Food and wine pairings with Lambrusco Rosé
Pairings that work perfectly with Lambrusco Rosé
Original food and wine pairings with Lambrusco Rosé
The Lambrusco Rosé of Winery Cantina di Sorbara matches generally quite well with dishes of pork, rich fish (salmon, tuna etc) or mature and hard cheese such as recipes of stuffed squid in the sétoise sauce, skate with capers or courgette cake with bacon and goat cheese.
Details and technical informations about Winery Cantina di Sorbara's Lambrusco Rosé.
Discover the grape variety: Bouteillan
Bouteillan blanc is a grape variety that originated in France (Provence). It produces a variety of grape specially used for wine making. It is rare to find this grape to eat on our tables. This variety of grape is characterized by large bunches and large grapes. Bouteillan blanc can be found cultivated in these vineyards: South West, Cognac, Bordeaux, Provence & Corsica, Rhone Valley.

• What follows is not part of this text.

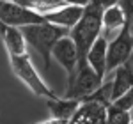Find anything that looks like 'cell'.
<instances>
[{"mask_svg": "<svg viewBox=\"0 0 133 124\" xmlns=\"http://www.w3.org/2000/svg\"><path fill=\"white\" fill-rule=\"evenodd\" d=\"M103 11L105 9L101 5L92 0L83 11L82 20L69 30V37L73 39V43L76 44V50H78L80 66L87 64V53L103 32Z\"/></svg>", "mask_w": 133, "mask_h": 124, "instance_id": "1", "label": "cell"}, {"mask_svg": "<svg viewBox=\"0 0 133 124\" xmlns=\"http://www.w3.org/2000/svg\"><path fill=\"white\" fill-rule=\"evenodd\" d=\"M25 41L29 46H32L36 52L39 53L43 59L44 69H50V60H51V52L55 48V44L61 41L62 37L69 36L68 29H62L59 25L53 23H37V25H27L20 29Z\"/></svg>", "mask_w": 133, "mask_h": 124, "instance_id": "2", "label": "cell"}, {"mask_svg": "<svg viewBox=\"0 0 133 124\" xmlns=\"http://www.w3.org/2000/svg\"><path fill=\"white\" fill-rule=\"evenodd\" d=\"M11 69L14 73V76L20 80L30 92L36 96H41L44 99H55L59 98V94H55L50 87L46 85V82L39 76L37 69L34 67L30 57L29 55H21V57H9Z\"/></svg>", "mask_w": 133, "mask_h": 124, "instance_id": "3", "label": "cell"}, {"mask_svg": "<svg viewBox=\"0 0 133 124\" xmlns=\"http://www.w3.org/2000/svg\"><path fill=\"white\" fill-rule=\"evenodd\" d=\"M103 82H105V80H103L101 76L92 69L89 64L80 66V67H78V73H76L75 82H73L71 87L66 89L64 98L83 101V99H87L89 96H92V94L96 92V91L103 85Z\"/></svg>", "mask_w": 133, "mask_h": 124, "instance_id": "4", "label": "cell"}, {"mask_svg": "<svg viewBox=\"0 0 133 124\" xmlns=\"http://www.w3.org/2000/svg\"><path fill=\"white\" fill-rule=\"evenodd\" d=\"M0 21L11 25V27H27V25H37V23H46V18L36 12V11L18 5L11 0H0Z\"/></svg>", "mask_w": 133, "mask_h": 124, "instance_id": "5", "label": "cell"}, {"mask_svg": "<svg viewBox=\"0 0 133 124\" xmlns=\"http://www.w3.org/2000/svg\"><path fill=\"white\" fill-rule=\"evenodd\" d=\"M133 52V36L130 27L126 23L123 30L119 32L112 41H108V64H107V74H112L117 67L124 66L130 60Z\"/></svg>", "mask_w": 133, "mask_h": 124, "instance_id": "6", "label": "cell"}, {"mask_svg": "<svg viewBox=\"0 0 133 124\" xmlns=\"http://www.w3.org/2000/svg\"><path fill=\"white\" fill-rule=\"evenodd\" d=\"M51 59L59 62L62 66V69L68 74V87H71L75 78H76V73H78V66H80V57H78V50H76V44L73 43V39L69 36L62 37L61 41L55 44L53 52H51ZM66 87V89H68Z\"/></svg>", "mask_w": 133, "mask_h": 124, "instance_id": "7", "label": "cell"}, {"mask_svg": "<svg viewBox=\"0 0 133 124\" xmlns=\"http://www.w3.org/2000/svg\"><path fill=\"white\" fill-rule=\"evenodd\" d=\"M107 108L98 101H82L68 124H107Z\"/></svg>", "mask_w": 133, "mask_h": 124, "instance_id": "8", "label": "cell"}, {"mask_svg": "<svg viewBox=\"0 0 133 124\" xmlns=\"http://www.w3.org/2000/svg\"><path fill=\"white\" fill-rule=\"evenodd\" d=\"M0 36L5 46L7 57H21V55H29V44L25 41L23 34L18 27H11L0 21Z\"/></svg>", "mask_w": 133, "mask_h": 124, "instance_id": "9", "label": "cell"}, {"mask_svg": "<svg viewBox=\"0 0 133 124\" xmlns=\"http://www.w3.org/2000/svg\"><path fill=\"white\" fill-rule=\"evenodd\" d=\"M126 16L119 5H112L103 11V32L101 36L107 41H112L114 37L126 27Z\"/></svg>", "mask_w": 133, "mask_h": 124, "instance_id": "10", "label": "cell"}, {"mask_svg": "<svg viewBox=\"0 0 133 124\" xmlns=\"http://www.w3.org/2000/svg\"><path fill=\"white\" fill-rule=\"evenodd\" d=\"M87 64L105 80L107 76V64H108V41L99 36L98 41L92 44V48L87 53Z\"/></svg>", "mask_w": 133, "mask_h": 124, "instance_id": "11", "label": "cell"}, {"mask_svg": "<svg viewBox=\"0 0 133 124\" xmlns=\"http://www.w3.org/2000/svg\"><path fill=\"white\" fill-rule=\"evenodd\" d=\"M83 11H85V7L66 5V7H62V9L55 11V12L46 14L44 18H46V21H48V23H53V25H59V27H62V29L71 30L73 27H75L78 21L82 20Z\"/></svg>", "mask_w": 133, "mask_h": 124, "instance_id": "12", "label": "cell"}, {"mask_svg": "<svg viewBox=\"0 0 133 124\" xmlns=\"http://www.w3.org/2000/svg\"><path fill=\"white\" fill-rule=\"evenodd\" d=\"M82 101L78 99H69V98H64L59 96L55 99H46V106H48V112L50 117L53 119H61V121H71V117L75 115V112L78 110Z\"/></svg>", "mask_w": 133, "mask_h": 124, "instance_id": "13", "label": "cell"}, {"mask_svg": "<svg viewBox=\"0 0 133 124\" xmlns=\"http://www.w3.org/2000/svg\"><path fill=\"white\" fill-rule=\"evenodd\" d=\"M110 80H112V103H114L133 87V69L128 64H124L112 73Z\"/></svg>", "mask_w": 133, "mask_h": 124, "instance_id": "14", "label": "cell"}, {"mask_svg": "<svg viewBox=\"0 0 133 124\" xmlns=\"http://www.w3.org/2000/svg\"><path fill=\"white\" fill-rule=\"evenodd\" d=\"M66 7V4L62 0H32V11L39 12L43 16L50 14V12H55V11Z\"/></svg>", "mask_w": 133, "mask_h": 124, "instance_id": "15", "label": "cell"}, {"mask_svg": "<svg viewBox=\"0 0 133 124\" xmlns=\"http://www.w3.org/2000/svg\"><path fill=\"white\" fill-rule=\"evenodd\" d=\"M107 124H133L131 114L110 105L107 108Z\"/></svg>", "mask_w": 133, "mask_h": 124, "instance_id": "16", "label": "cell"}, {"mask_svg": "<svg viewBox=\"0 0 133 124\" xmlns=\"http://www.w3.org/2000/svg\"><path fill=\"white\" fill-rule=\"evenodd\" d=\"M112 105H114V106H117V108H121V110L131 112V110H133V87L126 94H123L117 101H114Z\"/></svg>", "mask_w": 133, "mask_h": 124, "instance_id": "17", "label": "cell"}, {"mask_svg": "<svg viewBox=\"0 0 133 124\" xmlns=\"http://www.w3.org/2000/svg\"><path fill=\"white\" fill-rule=\"evenodd\" d=\"M121 9H123L124 16H126V21L130 23L133 18V0H119V4H117Z\"/></svg>", "mask_w": 133, "mask_h": 124, "instance_id": "18", "label": "cell"}, {"mask_svg": "<svg viewBox=\"0 0 133 124\" xmlns=\"http://www.w3.org/2000/svg\"><path fill=\"white\" fill-rule=\"evenodd\" d=\"M66 5H75V7H87L92 0H62Z\"/></svg>", "mask_w": 133, "mask_h": 124, "instance_id": "19", "label": "cell"}, {"mask_svg": "<svg viewBox=\"0 0 133 124\" xmlns=\"http://www.w3.org/2000/svg\"><path fill=\"white\" fill-rule=\"evenodd\" d=\"M96 4H99L103 9H107V7H112V5H117L119 4V0H94Z\"/></svg>", "mask_w": 133, "mask_h": 124, "instance_id": "20", "label": "cell"}, {"mask_svg": "<svg viewBox=\"0 0 133 124\" xmlns=\"http://www.w3.org/2000/svg\"><path fill=\"white\" fill-rule=\"evenodd\" d=\"M37 124H68V121H61V119H53V117H50V119L41 121V122H37Z\"/></svg>", "mask_w": 133, "mask_h": 124, "instance_id": "21", "label": "cell"}, {"mask_svg": "<svg viewBox=\"0 0 133 124\" xmlns=\"http://www.w3.org/2000/svg\"><path fill=\"white\" fill-rule=\"evenodd\" d=\"M11 2H14V4H18V5H23V7H32V0H11Z\"/></svg>", "mask_w": 133, "mask_h": 124, "instance_id": "22", "label": "cell"}, {"mask_svg": "<svg viewBox=\"0 0 133 124\" xmlns=\"http://www.w3.org/2000/svg\"><path fill=\"white\" fill-rule=\"evenodd\" d=\"M126 64H128V66H130V67L133 69V52H131V55H130V60L126 62Z\"/></svg>", "mask_w": 133, "mask_h": 124, "instance_id": "23", "label": "cell"}, {"mask_svg": "<svg viewBox=\"0 0 133 124\" xmlns=\"http://www.w3.org/2000/svg\"><path fill=\"white\" fill-rule=\"evenodd\" d=\"M128 27H130V32H131V36H133V18H131V21L128 23Z\"/></svg>", "mask_w": 133, "mask_h": 124, "instance_id": "24", "label": "cell"}, {"mask_svg": "<svg viewBox=\"0 0 133 124\" xmlns=\"http://www.w3.org/2000/svg\"><path fill=\"white\" fill-rule=\"evenodd\" d=\"M130 114H131V121H133V110H131V112H130Z\"/></svg>", "mask_w": 133, "mask_h": 124, "instance_id": "25", "label": "cell"}]
</instances>
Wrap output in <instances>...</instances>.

Last vintages of this wine
The best vintages of Lambrusco Rosé from Winery Cantina di Sorbara are 0
Informations about the Winery Cantina di Sorbara
The Winery Cantina di Sorbara is one of of the world's great estates. It offers 61 wines for sale in the of Emilia-Romagna to come and discover on site or to buy online.
The wine region of Emilia-Romagna
Romagna/emilia">Emilia-Romagna is a Rich and fertile region in Northern Italy, and one of the country's most prolific wine-producing regions, with over 58,000 hectares (143,320 acres) of vines in 2010. It is 240 kilometers (150 miles) wide and stretches across almost the entire northern Italian peninsula, sandwiched between Tuscany to the South, Lombardy and Veneto to the north and the Adriatic Sea to the east. Nine miles of Liguria is all that separates Emilia-Romagna from the Ligurian Sea, and its uniqueness as the only Italian region with both an east and west coast. Emilia-Romagna's wine-growing heritage dates back to the seventh century BC, making it one of the oldest wine-growing regions in Italy.
The word of the wine: Cryo-extraction
This technique was very popular at the end of the 80's in Sauternes, a little less so now. The grapes are frozen before pressing, and the water transformed into ice remains in the marc, only the sugar flows out. As with the concentrators, the "cryo" can also increase bad taste and greenness.